:: Material for this exercise ::

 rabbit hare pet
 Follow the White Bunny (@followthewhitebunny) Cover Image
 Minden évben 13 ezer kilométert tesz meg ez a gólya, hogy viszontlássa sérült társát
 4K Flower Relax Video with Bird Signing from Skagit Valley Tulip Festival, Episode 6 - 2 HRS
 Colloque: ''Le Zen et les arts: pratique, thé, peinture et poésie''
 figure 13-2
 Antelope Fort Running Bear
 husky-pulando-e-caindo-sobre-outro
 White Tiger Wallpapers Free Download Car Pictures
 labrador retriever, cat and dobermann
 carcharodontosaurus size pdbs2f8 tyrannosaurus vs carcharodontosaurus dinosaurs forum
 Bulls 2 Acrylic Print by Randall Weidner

:::

* [Action item]: Take the lines from the one containing "Minden évben 13" to the last line of the material above and write them out exactly.

* [Solution for this task]:
 Minden évben 13 ezer kilométert tesz meg ez a gólya, hogy viszontlássa sérült társát
 4K Flower Relax Video with Bird Signing from Skagit Valley Tulip Festival, Episode 6 - 2 HRS
 Colloque: ''Le Zen et les arts: pratique, thé, peinture et poésie''
 figure 13-2
 Antelope Fort Running Bear
 husky-pulando-e-caindo-sobre-outro
 White Tiger Wallpapers Free Download Car Pictures
 labrador retriever, cat and dobermann
 carcharodontosaurus size pdbs2f8 tyrannosaurus vs carcharodontosaurus dinosaurs forum
 Bulls 2 Acrylic Print by Randall Weidner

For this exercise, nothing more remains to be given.